Which gets us to point four: Money. Licensing costs money, in compliance costs and training for the studio and teachers (such as installing a required bathroom, or mopping with the required frequency, for example); and in costs for hiring licensing and enforcement people. The studio’s compliance money is paid from revenue, not the most lush source of money. The State’s money comes from licensing fees, paid, again, by the studio or teacher – and also from fines for non-compliance. Yup, fines. So if the studio doesn’t comply with the “mopping frequency” requirement, there will be a fine. $100? $500? $1,000? Got your attention now?
Point five: Training. Who’s to say my TT program was “good enough” for me to be licensed? You got it – the accrediting Board, which we’ve already shown is comprised of potential competitors to the studio I went to. Which, if they don’t approve my chosen studio’s program, guess where I have to do my TT? Yup, at *their* studio. What if I trained in Chicago, but want to teach in Alabama? Will Alabama accept my training from a non-Alabama accredited school? Furthermore, almost every licensed profession you can name has required “continuing education”, at least in Illinois where I worked. 15, 20, 30 hours a year, to *keep* the license. Do you think this is necessary for every teacher? Think of your favorite yoga teacher, does s/he need more training? Or do you look upon him/her as the expert? And who approves the CE provider? If you take a 500 hour course in Costa Rica, will that be approved? What if your training was in India, the home of yoga, which State regulator is going to travel to India to review the course and teachers you had? And do you know who runs the CE? Yep, the big players and competitors. Most CE, in my opinion, is just another way for the big players to make money.
Last, the facility will be licensed (as it seems Colorado is doing). Who’s to say what a “qualifying” yoga studio looks like? Will it need an HVAC system, his/her bathrooms and showers, a sound system? We all know that every single studio is the unique expression of the owners, and that’s partly what makes going to a new studio fun. Let the State in, and studios will all start looking the same. While that may be great for a dentist office, do you want that for a yoga studio?

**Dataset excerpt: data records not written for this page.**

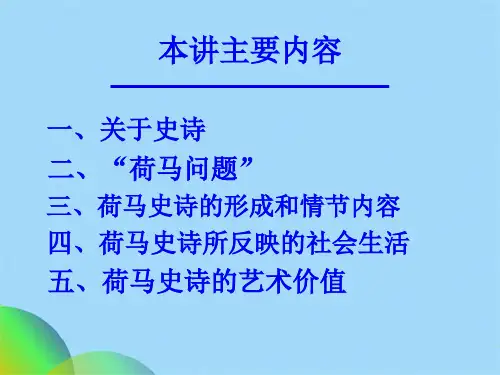 本讲主要内容

一、关于史诗
二、“荷马问题”
三、荷马史诗的形成和情节内容
四、荷马史诗所反映的社会生活
五、荷马史诗的艺术价值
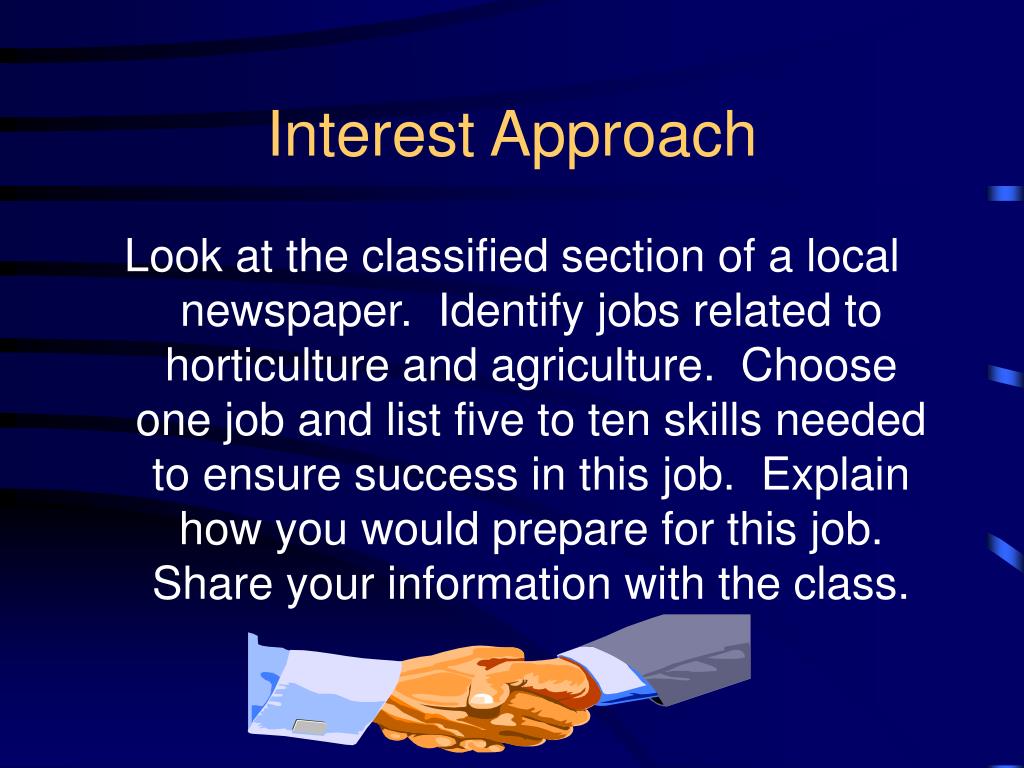 Interest Approach

Look at the classified section of a local newspaper.  Identify jobs related to horticulture and agriculture.  Choose one job and list five to ten skills needed to ensure success in this job.  Explain how you would prepare for this job.  Share your information with the class.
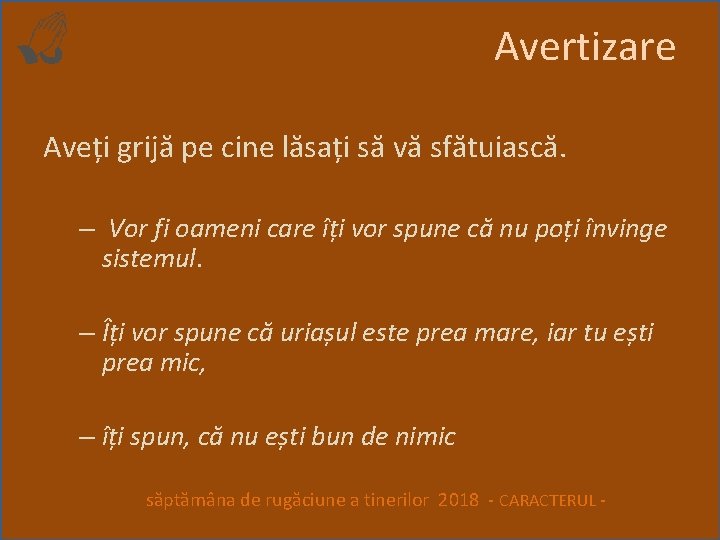 Avertizare

Aveți grijă pe cine lăsați să vă sfătuiască.

– Vor fi oameni care îți vor spune că nu poți învinge sistemul.

– Îți vor spune că uriașul este prea mare, iar tu ești prea mic,

– îți spun, că nu ești bun de nimic

săptămâna de rugăciune a tinerilor 2018 - CARACTERUL -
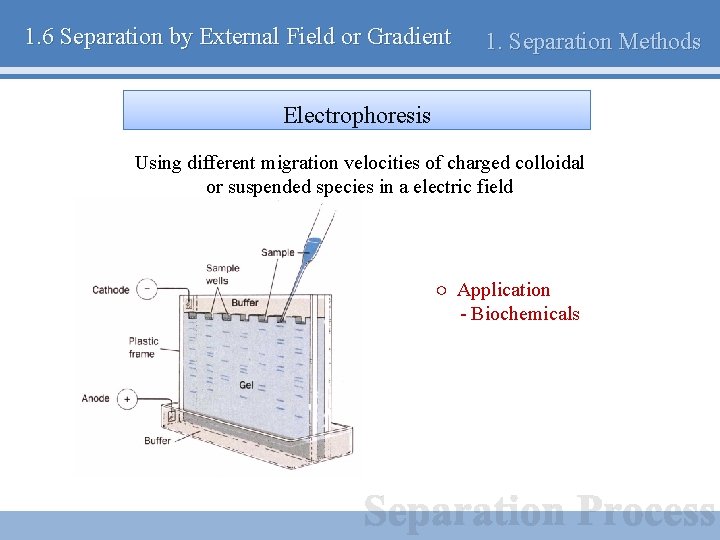 1.6 Separation by External Field or Gradient

1. Separation Methods

Electrophoresis

Using different migration velocities of charged colloidal or suspended species in a electric field

Sample

Sample wells

Cathode −

Buffer

Plastic frame

Gel

Anode +

Buffer

○ Application
- Biochemicals

Separation Process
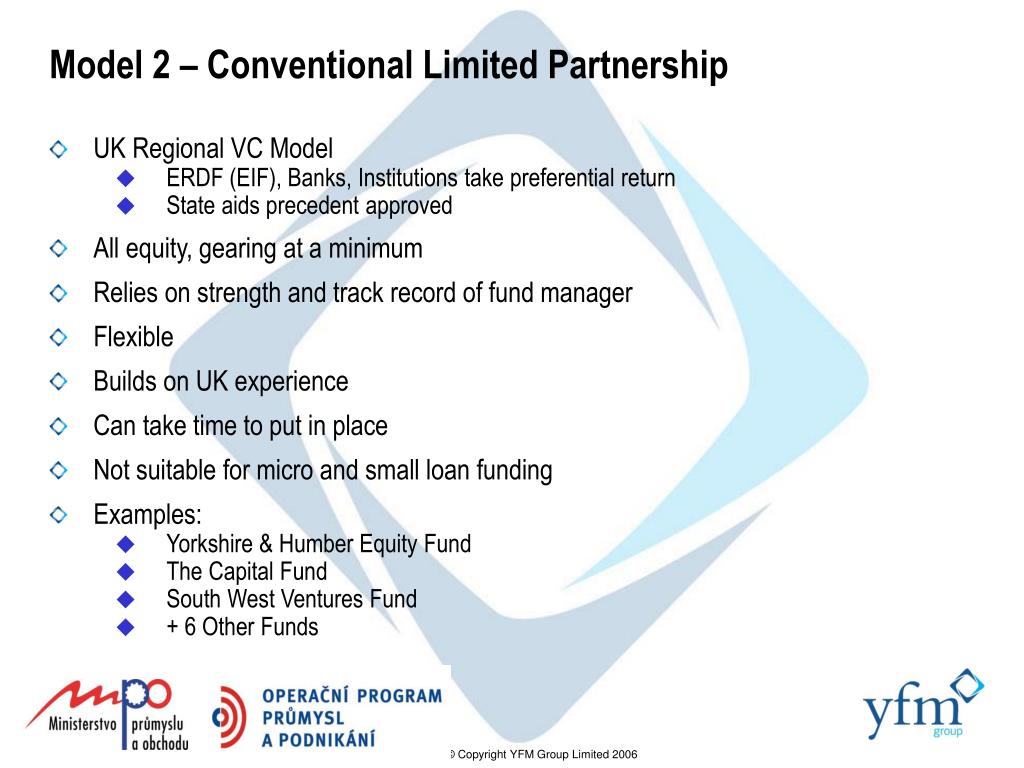 Model 2 – Conventional Limited Partnership

UK Regional VC Model
ERDF (EIF), Banks, Institutions take preferential return
State aids precedent approved

All equity, gearing at a minimum

Relies on strength and track record of fund manager

Flexible

Builds on UK experience

Can take time to put in place

Not suitable for micro and small loan funding

Examples:
Yorkshire & Humber Equity Fund
The Capital Fund
South West Ventures Fund
+ 6 Other Funds

mpo
Ministerstvo průmyslu a obchodu

OPERAČNÍ PROGRAM PRŮMYSL A PODNIKÁNÍ

© Copyright YFM Group Limited 2006

yfm group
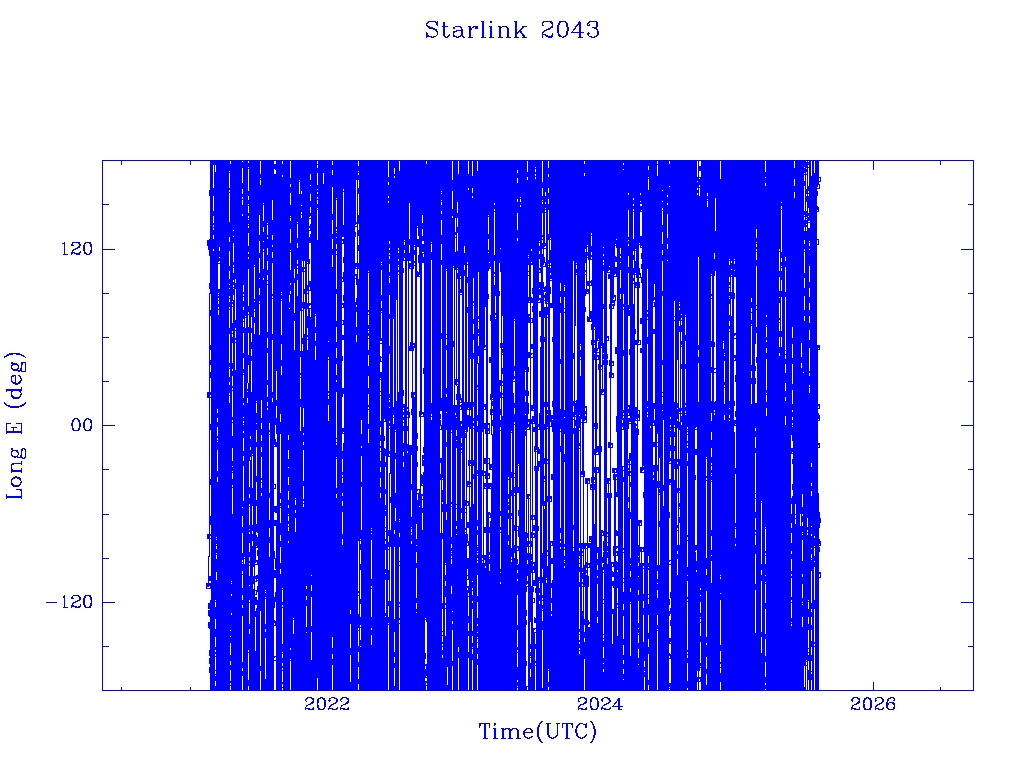 Starlink 2043

Long E (deg)

120

00

−120

2022

2024

2026

Time(UTC)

Yoga and how to run a yoga studio is inherently *not* amenable to set standards. For every yoga teacher, there is a different style of yoga. Who’s to say that I’m qualified to teach, when the person who sat next to me in TT, who had the *exact* training as me, is not qualified to teach? Who’s to say a Tree pose can’t be followed by a forward fold? Because yes, telling you how to sequence, what to say, how to adjust, will be on the agenda.
My opinion, keep the MAN out of yoga.